As Art Armann continues to work tirelessly for HIV prevention – and especially trying to reduce suffering and death for women and babies who suffer from this dreadful disease –he acknowledges that hope is not so much about waiting for God to intervene, as in recognising that God is waiting for us to intervene – to be the hands and feet, the hearts and minds of Christ, to bring about justice and righteousness for the land and its peoples.[5]

In spite of the overwhelming challenges, transformation can and does happen.  People like Art Armann – groups like CWS and its partners – Churches like Knox are standing up to and confronting the massive injustices of the world.  We have before us today, a banner and candle signifying Hope – to be joined by peace and joy and love in the weeks to come.  Let’s not leave these lying on the Table as pretty symbols; rather let their images burn into our hearts so that we may join the way of Jesus - becoming the hope for the world – preparing a place of welcome in the land where all can live in justice and peace.
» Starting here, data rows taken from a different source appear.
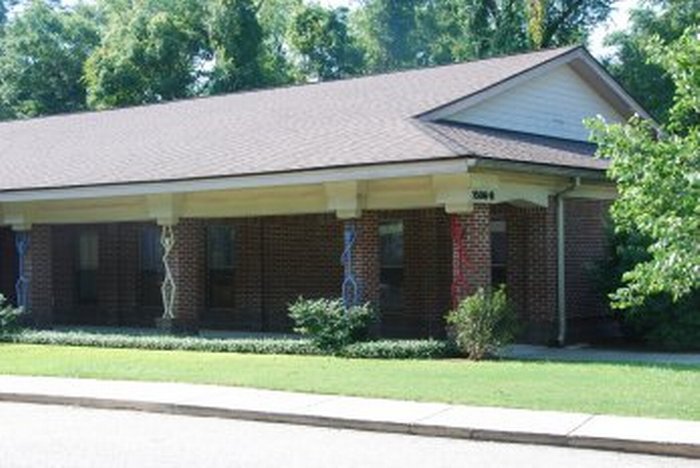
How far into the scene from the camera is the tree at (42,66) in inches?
2032

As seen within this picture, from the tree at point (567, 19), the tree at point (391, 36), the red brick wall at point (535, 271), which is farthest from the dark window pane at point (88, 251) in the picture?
the tree at point (391, 36)

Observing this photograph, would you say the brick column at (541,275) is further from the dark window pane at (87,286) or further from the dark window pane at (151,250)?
the dark window pane at (87,286)

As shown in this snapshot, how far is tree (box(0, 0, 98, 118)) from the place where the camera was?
51.6m

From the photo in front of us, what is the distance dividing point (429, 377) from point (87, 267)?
564 inches

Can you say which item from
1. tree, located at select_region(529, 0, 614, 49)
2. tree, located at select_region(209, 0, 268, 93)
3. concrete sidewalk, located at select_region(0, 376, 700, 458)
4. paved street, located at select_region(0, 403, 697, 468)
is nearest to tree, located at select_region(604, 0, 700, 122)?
tree, located at select_region(529, 0, 614, 49)

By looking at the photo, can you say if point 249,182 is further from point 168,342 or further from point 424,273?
point 424,273

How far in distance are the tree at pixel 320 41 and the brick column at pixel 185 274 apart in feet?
104

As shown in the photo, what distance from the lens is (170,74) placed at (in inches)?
1777

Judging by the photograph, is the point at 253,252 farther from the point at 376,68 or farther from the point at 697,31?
the point at 376,68

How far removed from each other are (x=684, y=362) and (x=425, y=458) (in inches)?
325

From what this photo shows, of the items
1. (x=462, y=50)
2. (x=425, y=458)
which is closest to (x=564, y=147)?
(x=425, y=458)

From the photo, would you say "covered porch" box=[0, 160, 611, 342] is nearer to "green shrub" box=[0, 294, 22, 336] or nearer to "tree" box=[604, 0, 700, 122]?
"green shrub" box=[0, 294, 22, 336]

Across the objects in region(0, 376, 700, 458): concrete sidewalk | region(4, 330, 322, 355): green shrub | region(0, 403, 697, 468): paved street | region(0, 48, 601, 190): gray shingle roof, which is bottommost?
region(0, 403, 697, 468): paved street

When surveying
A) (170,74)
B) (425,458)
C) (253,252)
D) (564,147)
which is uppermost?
(170,74)
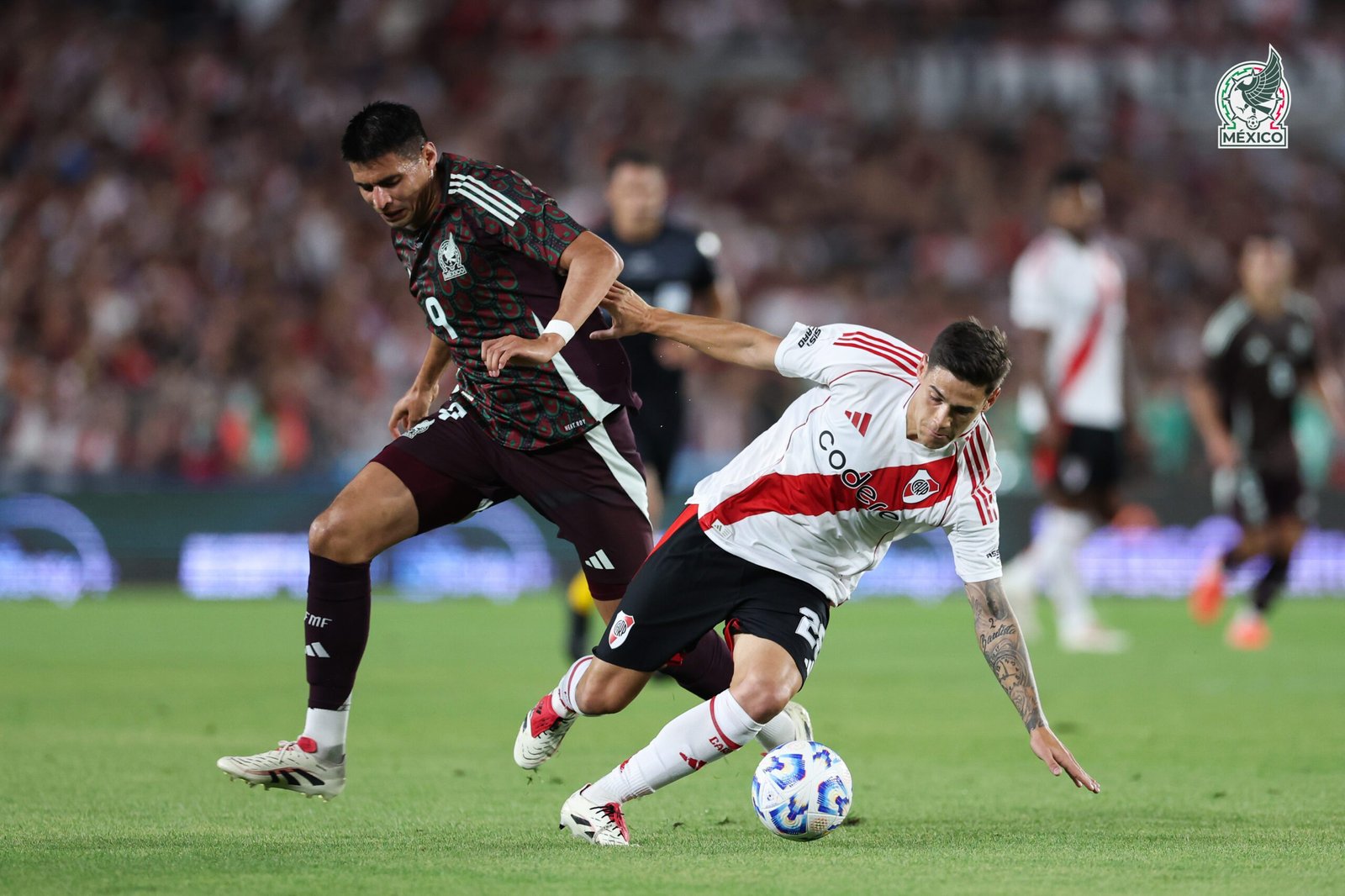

[1]  "On Being Asked to Write a Poem Against the War in Vietnam" by Hayden Carruth,  quoted in A Season of Difficult Hope http://www.journeywithjesus.net/index.shtml for 1 December 2012
[2] Shirley Murray “Nothing in all creation” Hope is our Song
[3] Kathleen M. O’Connor “Jeremiah” in The New Interpreter’s Study Bible 2003, p.1051
[4] Quoted from ”Save my Place” Christian World Service resources for 67th Christmas Appeal 2012
[5] Art Ammann “A Season of Difficult Hope” http://www.journeywithjesus.net/index.shtml for 1 December 2012  Art Ammann, the former Director of the Pediatric Immunology and Clinical Research Center at the University of California Medical Center in San Francisco. ...In 1982, he documented the first cases of AIDS transmission from mother to infant, and also the first blood transfusion AIDS patients.  In 1998 Ammann founded Global Strategies for HIV Prevention, where today he ministers around the world. With a special focus on women and children to reduce maternal and infant mortality, Global Strategies implements simple, inexpensive interventions with high impact in the poorest regions of the world.